Sunday Mirror

Too busy dodging the blame

- BY WES STREETING SHADOW HEALTH SECRETARY

BORIS Johnson likes to claim that he gets the big calls right.

In the early months of the pandemic, the Government decided to discharge hospital patients to care homes without testing them for Covid.

Doing so exposed the most vulnerable in our country to a deadly virus. It cost lives.

This week, the High Court ruled the policy was unlawful.

The ruling will offer some sense of justice to Dr Cathy Gardner and Fay Harris, who took the Government to court after losing their fathers.

Typically, Boris Johnson still refuses to take responsibi­lity.

He only offers excuses, claiming no one knew Covid could be passed on by people who aren’t displaying symptoms. It is simply not true.

SAGE, the Government’s independen­t scientific advisers, reported on January 28, 2020 on signs that Covid could be transmitte­d asymptomat­ically.

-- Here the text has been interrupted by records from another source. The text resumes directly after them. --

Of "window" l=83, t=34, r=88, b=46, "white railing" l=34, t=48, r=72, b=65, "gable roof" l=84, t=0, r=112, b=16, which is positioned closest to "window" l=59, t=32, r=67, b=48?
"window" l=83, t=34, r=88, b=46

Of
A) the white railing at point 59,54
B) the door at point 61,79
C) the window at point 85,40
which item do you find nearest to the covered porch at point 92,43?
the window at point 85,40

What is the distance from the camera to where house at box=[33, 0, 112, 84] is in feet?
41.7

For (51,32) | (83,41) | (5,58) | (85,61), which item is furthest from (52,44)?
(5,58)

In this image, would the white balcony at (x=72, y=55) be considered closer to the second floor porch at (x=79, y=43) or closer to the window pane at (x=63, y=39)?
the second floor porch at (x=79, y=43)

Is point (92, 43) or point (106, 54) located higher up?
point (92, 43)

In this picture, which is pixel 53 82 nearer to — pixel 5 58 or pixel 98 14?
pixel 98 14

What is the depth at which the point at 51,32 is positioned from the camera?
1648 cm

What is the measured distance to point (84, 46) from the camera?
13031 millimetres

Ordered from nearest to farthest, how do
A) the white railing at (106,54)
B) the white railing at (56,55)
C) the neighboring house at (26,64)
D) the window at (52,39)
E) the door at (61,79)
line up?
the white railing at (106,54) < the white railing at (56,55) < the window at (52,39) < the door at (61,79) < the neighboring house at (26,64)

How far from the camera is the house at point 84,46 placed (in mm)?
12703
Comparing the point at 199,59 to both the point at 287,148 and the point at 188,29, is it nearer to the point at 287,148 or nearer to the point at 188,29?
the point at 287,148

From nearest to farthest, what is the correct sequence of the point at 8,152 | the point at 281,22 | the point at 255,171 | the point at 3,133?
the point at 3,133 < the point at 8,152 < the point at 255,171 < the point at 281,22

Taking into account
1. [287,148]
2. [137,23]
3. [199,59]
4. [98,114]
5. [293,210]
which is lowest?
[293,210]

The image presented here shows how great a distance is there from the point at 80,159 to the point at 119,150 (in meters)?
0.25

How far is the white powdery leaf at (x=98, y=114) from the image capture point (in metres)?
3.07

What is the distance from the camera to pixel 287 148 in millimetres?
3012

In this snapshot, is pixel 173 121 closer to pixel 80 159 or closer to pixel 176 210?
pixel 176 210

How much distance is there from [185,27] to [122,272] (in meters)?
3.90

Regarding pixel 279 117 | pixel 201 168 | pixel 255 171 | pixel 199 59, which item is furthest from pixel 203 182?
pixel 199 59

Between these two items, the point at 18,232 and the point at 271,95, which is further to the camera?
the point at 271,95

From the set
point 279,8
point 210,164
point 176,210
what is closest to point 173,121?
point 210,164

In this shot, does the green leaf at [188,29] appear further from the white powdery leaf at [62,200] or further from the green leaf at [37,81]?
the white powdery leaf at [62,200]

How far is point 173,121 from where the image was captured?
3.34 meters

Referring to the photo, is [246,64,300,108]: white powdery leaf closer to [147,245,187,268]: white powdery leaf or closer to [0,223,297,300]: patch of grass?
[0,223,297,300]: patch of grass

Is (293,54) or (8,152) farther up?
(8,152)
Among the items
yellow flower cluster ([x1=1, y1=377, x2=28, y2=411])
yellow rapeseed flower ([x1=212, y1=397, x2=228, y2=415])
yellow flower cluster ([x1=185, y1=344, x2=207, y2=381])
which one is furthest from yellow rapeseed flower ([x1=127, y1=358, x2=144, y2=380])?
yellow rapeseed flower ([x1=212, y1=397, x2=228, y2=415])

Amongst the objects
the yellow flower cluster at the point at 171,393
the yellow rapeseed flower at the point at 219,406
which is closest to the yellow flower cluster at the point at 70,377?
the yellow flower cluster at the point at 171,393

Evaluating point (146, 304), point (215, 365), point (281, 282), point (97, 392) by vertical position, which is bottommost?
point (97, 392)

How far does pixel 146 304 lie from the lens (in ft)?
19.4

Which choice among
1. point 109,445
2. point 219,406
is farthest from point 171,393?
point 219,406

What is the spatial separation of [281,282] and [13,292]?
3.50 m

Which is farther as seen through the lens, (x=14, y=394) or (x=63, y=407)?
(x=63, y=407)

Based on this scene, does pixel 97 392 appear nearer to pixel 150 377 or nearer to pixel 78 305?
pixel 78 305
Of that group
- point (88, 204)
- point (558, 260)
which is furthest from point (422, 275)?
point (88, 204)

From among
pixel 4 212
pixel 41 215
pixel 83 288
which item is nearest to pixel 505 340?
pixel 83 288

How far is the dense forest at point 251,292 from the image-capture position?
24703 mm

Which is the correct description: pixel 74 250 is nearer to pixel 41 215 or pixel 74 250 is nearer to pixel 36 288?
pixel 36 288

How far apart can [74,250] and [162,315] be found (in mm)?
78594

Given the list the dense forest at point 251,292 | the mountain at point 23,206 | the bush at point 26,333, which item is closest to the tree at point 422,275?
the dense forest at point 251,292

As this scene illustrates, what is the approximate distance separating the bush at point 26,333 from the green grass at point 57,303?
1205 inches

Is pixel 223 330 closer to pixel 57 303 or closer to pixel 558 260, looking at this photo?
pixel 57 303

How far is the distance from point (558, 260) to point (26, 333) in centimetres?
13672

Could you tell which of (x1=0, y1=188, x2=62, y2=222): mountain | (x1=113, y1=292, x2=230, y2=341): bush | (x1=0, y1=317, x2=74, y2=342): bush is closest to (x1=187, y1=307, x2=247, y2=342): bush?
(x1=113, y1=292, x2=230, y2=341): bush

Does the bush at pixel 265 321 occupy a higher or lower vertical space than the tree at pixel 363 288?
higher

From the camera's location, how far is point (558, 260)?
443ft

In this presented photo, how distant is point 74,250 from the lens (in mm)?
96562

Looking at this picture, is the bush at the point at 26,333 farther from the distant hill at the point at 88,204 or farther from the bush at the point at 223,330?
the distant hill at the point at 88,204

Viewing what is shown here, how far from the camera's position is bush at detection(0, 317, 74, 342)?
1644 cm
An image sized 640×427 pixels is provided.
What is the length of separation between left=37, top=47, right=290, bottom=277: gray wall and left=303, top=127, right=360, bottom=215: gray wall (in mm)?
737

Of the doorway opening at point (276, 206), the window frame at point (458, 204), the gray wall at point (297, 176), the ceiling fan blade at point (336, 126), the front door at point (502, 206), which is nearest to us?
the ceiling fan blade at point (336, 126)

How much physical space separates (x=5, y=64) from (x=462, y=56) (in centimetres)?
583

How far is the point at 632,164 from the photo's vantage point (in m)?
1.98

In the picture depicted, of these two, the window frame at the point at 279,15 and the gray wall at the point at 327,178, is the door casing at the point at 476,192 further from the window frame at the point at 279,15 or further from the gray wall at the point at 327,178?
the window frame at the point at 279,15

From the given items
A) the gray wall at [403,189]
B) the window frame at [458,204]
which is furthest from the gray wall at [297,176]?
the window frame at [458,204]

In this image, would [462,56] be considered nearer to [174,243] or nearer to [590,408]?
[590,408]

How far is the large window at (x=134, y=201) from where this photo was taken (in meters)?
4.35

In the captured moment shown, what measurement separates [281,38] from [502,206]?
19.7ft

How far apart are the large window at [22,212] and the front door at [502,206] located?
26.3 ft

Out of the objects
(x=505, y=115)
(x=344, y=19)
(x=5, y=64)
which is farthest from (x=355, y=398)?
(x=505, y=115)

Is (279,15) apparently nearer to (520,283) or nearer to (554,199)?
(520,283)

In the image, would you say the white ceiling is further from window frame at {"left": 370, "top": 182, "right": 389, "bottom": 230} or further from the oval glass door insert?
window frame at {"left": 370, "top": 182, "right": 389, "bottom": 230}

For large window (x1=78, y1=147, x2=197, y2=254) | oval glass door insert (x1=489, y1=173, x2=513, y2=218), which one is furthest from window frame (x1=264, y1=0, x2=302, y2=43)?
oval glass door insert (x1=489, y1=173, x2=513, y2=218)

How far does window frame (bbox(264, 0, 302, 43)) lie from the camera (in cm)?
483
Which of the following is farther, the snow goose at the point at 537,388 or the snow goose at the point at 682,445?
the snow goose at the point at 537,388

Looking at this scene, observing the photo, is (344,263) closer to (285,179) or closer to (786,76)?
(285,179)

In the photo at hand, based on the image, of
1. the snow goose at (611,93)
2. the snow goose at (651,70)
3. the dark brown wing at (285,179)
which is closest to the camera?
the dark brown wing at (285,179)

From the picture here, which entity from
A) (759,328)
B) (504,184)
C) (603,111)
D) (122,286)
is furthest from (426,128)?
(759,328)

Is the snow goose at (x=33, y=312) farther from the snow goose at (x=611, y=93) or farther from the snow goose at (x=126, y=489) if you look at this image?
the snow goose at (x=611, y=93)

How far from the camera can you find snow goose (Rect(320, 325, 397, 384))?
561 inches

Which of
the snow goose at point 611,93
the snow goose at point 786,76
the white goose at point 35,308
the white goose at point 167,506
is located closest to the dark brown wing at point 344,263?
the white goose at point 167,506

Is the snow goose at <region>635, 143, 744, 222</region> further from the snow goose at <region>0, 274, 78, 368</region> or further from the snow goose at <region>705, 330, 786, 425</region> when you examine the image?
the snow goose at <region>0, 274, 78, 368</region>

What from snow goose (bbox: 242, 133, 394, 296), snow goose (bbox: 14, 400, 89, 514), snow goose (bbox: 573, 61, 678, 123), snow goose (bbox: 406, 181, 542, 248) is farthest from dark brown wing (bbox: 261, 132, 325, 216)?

On March 16, I raised evidence from UCL’s Professor Anthony Costello directly with Matt Hancock in the Commons.

It was a month before the Government changed course.

Ministers ignored alarm bells that were being sounded right across the country.

The Sunday People was first to report on the Covid timebomb in social care.

In the end, 25,000 hospital patients were sent into care homes untested. It’s impossible to know the number of lives lost as a result.

The Government can’t claim they weren’t warned at the time. And they now can’t claim they acted to save lives. They broke the law and people died.

We owe it to families to make sure this never happens again.

The Conservati­ves are too busy covering their backs to learn from their mistakes.